* STATED GOAL A
Duplicate the records word for word, starting at the line that contains "What is the estimated" and ending with the last line of the records.

* PAGE
+ + +
With its 19 stainless steel statues honoring those who served, the Korean War Veterans Memorial is a place of reverential respite from the noise of Washington.
On Tuesday afternoon, that silence temporarily was replaced by the sounds of gravel being scooped and brooms sweeping polished granite. But the cause of this noise, and its result, made the interruption well worth it.
A group of Scouts, Venturers and adult volunteers representing the BSA’s Report to the Nation delegation participated in a service project at the memorial, completing a Good Turn for the National Park Service and reaffirming a longtime relationship between the two groups.
The two-hour project involved replacing the black gravel that lines the memorial’s main section: a field of 7-foot-tall soldiers walking through juniper meant to symbolize the rice paddies of Korea.
“Those people gave their all, and it’s our duty to give back as much as we can,” said Trevor Burke, an Eagle Scout from Texas. “It’s just our way of saying thank you for your service and sacrifice to our country.”
Service and sacrifice
More than 4 million people visit the Korean War Veterans Memorial each year, and over time the gravel inside the memorial is blown away by wind or scuffed away by feet.
Replacing that gravel is a task that must happen once per year. That’s the only time people who aren’t park rangers or maintenance workers are allowed to step past the memorial’s chain barrier.
“This is an honor and a privilege to work inside the memorial,” said James Pierce, the park ranger overseeing the project. “Not only are you giving back to the National Park Service; you’re giving back to this great nation.”
Pierce knows something about sacrifice. In 2012, while serving as a member of the military police in Afghanistan, he was injured by a suicide bomber. Three members of his company were killed in the attack.
By sharing his story, Pierce deepened the level of respect the delegates demonstrated toward their work.
Pierce distributed gloves, shovels, rakes, wheelbarrows and brooms to the Report to the Nation delegates, who wore yellow “Find Your Park” T-shirts in recognition of the BSA’s support for the park service.
A high-performing team
With no prompting from the adults, the Scouts got to work. They divided into two groups, with one starting on the east side of the memorial and another beginning on the west.
At the northeast corner of the monument, Te’Lario Watkins II, a Webelos Scout from Ohio, showed a commitment to service not found in most 11-year-olds.
“I take the pebbles, and I put them here,” he said, pointing his shovel toward a bare patch of dirt. “The rakers come and get them to smooth it out. The ones I miss, the sweeper gets that.”
+ + +
[Data items]
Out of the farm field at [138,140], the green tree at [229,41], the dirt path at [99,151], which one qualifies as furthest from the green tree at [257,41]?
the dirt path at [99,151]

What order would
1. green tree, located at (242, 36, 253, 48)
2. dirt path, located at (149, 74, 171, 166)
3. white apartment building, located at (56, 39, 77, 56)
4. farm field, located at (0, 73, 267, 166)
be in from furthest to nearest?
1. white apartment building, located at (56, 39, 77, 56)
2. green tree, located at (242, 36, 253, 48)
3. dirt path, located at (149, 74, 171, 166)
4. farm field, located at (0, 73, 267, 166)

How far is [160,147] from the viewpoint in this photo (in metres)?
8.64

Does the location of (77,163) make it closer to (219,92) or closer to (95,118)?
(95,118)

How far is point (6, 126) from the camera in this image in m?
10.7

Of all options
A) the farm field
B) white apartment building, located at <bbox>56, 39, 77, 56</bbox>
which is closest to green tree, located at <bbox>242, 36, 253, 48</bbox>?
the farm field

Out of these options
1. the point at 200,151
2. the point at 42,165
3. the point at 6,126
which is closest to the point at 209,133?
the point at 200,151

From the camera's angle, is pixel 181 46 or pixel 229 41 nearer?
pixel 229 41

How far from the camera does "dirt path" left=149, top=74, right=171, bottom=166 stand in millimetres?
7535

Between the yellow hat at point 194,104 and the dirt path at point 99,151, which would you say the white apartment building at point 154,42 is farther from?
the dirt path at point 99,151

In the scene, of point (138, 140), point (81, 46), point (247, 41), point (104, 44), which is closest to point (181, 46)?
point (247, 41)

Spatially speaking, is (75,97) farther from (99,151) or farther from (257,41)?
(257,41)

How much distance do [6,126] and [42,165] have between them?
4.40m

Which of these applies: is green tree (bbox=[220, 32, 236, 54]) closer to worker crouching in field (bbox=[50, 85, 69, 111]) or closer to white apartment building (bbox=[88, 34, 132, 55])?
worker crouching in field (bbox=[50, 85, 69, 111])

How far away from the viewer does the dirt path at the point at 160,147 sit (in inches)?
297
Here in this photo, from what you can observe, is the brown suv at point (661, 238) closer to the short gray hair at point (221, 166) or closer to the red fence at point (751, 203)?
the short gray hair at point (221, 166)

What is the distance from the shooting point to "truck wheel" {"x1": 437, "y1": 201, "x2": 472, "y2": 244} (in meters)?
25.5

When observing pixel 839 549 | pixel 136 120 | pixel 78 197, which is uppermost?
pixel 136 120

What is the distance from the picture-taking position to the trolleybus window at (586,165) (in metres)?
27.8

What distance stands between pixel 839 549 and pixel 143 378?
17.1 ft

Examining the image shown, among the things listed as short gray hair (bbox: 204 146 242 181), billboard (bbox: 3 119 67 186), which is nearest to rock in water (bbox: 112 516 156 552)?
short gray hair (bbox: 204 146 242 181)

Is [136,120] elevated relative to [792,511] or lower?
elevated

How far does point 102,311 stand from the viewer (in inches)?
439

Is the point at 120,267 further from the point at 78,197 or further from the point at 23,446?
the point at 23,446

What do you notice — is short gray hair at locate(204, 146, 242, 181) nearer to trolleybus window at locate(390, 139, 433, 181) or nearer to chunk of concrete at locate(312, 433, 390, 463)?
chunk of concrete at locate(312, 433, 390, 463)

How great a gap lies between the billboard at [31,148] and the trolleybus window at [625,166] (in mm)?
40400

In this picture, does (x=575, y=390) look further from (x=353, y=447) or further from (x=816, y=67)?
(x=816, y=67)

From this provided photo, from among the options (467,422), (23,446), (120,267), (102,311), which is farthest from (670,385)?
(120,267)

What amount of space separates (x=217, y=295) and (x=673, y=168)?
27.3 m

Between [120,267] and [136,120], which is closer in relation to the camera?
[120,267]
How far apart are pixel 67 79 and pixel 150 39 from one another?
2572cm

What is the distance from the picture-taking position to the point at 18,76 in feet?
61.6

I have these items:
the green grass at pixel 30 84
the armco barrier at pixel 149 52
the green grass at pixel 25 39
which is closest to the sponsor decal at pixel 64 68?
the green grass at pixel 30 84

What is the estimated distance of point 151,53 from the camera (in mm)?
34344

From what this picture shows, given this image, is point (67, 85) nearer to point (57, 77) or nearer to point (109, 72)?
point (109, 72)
+ + +
* STATED GOAL B
Pick up the article on the Scouts' service project at the Korean War Veterans Memorial and continue it from the point where it stops.

* FINAL ANSWER A
What is the estimated distance of point 151,53 from the camera (in mm)?
34344

From what this picture shows, given this image, is point (67, 85) nearer to point (57, 77) or nearer to point (109, 72)?
point (109, 72)

* FINAL ANSWER B
The sweeper was Isabella Messer, a Webelos Scout from Maine.
“Instead of everyone doing their own thing, we’re all helping — working together,” she said. “We’re getting it done quickly.”
Chief pebble provider
Back at the truck, the pile of obsidian-colored gravel was beginning to shrink. That’s thanks in large part to the efforts of Michalea Oakes, a Sea Scout from Texas.
“I’m the chief provider of small pebbles,” she said.
Michalea and other Scouts remained stationed at the pile, scooping shovelfuls of gravel into empty wheelbarrows.
“It’s an honor to be out here to do this,” Michalea said. “I thought we’d do a small project, but this is so much bigger. I guess that’s what Scouts are all about.”
Working alongside Michalea was Vionn Welcome, an Eagle Scout from Florida. He echoed Michalea’s sentiment about the significance of the moment.
“It’s an honor to be able to help the memorials in D.C.,” he said. “As much as the history books tell about historical events, national parks provide something that you can see — live.”
A big thanks
As the delegates worked up a sweat in spite of the 45-degree temperature, visitors continued to pass through the memorial. At least a half-dozen took time to thank the Scouts for their efforts.
“Hey, thank you guys for being out here and doing this,” one man said. “That’s awesome.”
A more formal thank you came after the gravel pile had disappeared completely and the entire memorial was swept clean of stones. Erica Austin, representing the park service’s youth programs division, presented each delegate with a Scout Ranger patch.
When she spoke, Austin was talking about more than the delegates’ service on this sunny afternoon in Washington. She was speaking to all Scouts who help beautify our public lands.
“We’re so grateful for your service to our national parks,” she said. “We really couldn’t do it without you.”
As the delegates boarded the bus to leave, Tyler Brackett, an Eagle Scout from Maine, demonstrated the Scouting mentality toward service.
“OK, where’s the next project?” he said. “Let’s go.”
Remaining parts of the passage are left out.